Lesson 09

pending Order

Pending orders are instructions you give to your broker to execute a trade at a specific price level in the future. They allow you to set up trades even when you’re not actively monitoring the market.

Step-by-Step Guide to Using Pending Orders:

The term “pending orders” in Forex trading refers to orders that are pending or waiting to be executed in the future once certain conditions are met. They are called “pending” because they have not yet been filled or activated in the market at the time they are placed.

 

When a trader sets up a pending order, they specify certain conditions such as a specific price level or a particular market situation that needs to occur for the order to be triggered. Until these conditions are met, the order remains pending, waiting in the broker’s system or platform.

 

For instance, a trader might place a pending order to buy a currency pair if the price reaches a certain level higher than the current market price. Until the market reaches that specified price level, the buy order remains pending. Once the market reaches or surpasses that price, the pending order becomes active and is executed as a market order.

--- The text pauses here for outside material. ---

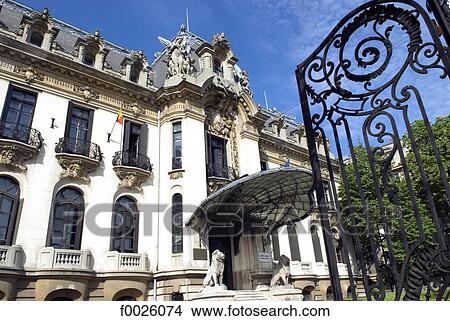Romania, Muntenia, Bucharest, George Enescu museum in the Cantacuzino palace View Large Photo Image Picture - Romania, Muntenia, Bucharest, George Enescu museum in the Cantacuzino palace. Fotosearch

1. Types of Pending Orders:

There are four ways we can use this.

  • Buy Limit:
    Imagine a stock is currently trading at $50. You believe it will dip to $45 before making a comeback. You place a buy limit order at $45. If the price falls to $45 or lower, your order will be triggered and you will buy the stock.

  • Sell Limit:
    Let’s say the same stock is at $50. You think it might climb to $55 before correcting downwards. You place a sell limit order at $55. If the price reaches $55 or higher, your order will be executed and you will sell the stock.

  • Buy Stop:
    Back to our $50 stock. You expect it to break through resistance at $52 and continue rising. You place a buy stop order at $52. If the price rises to $52 or higher, your order will be triggered and you will buy the stock.

  • Sell Stop:
    Finally, imagine the stock is at $50 and you’re worried it might plummet. You place a sell stop order at $48. If the price falls to $48 or lower, your order will be triggered and you will sell the stock, limiting your potential losses.

When dealing with pending orders, there are a few key factors to consider :

  1. Market Analysis: Before placing any pending orders, it is crucial to perform a thorough analysis of the market. This includes studying price charts, identifying support and resistance levels, and analyzing key technical indicators. By understanding the market context, traders can make more informed decisions about where to place their pending orders.

  2. Order Placement: When placing pending orders, it is essential to select appropriate entry and exit points. Traders should consider factors such as recent price movements, volatility, and the overall trend of the market. Placing orders too close to current market prices may result in frequent stop-outs, while placing them too far away may decrease the risk-reward ratio.

  3. Risk Management: Just like any other trading strategy, risk management is crucial when using pending orders. Traders should determine their risk tolerance and set appropriate stop-loss and take-profit levels for each trade.

By keeping these factors in mind, traders can effectively use pending orders to automate their trading strategies and remove the need for constant monitoring of the market.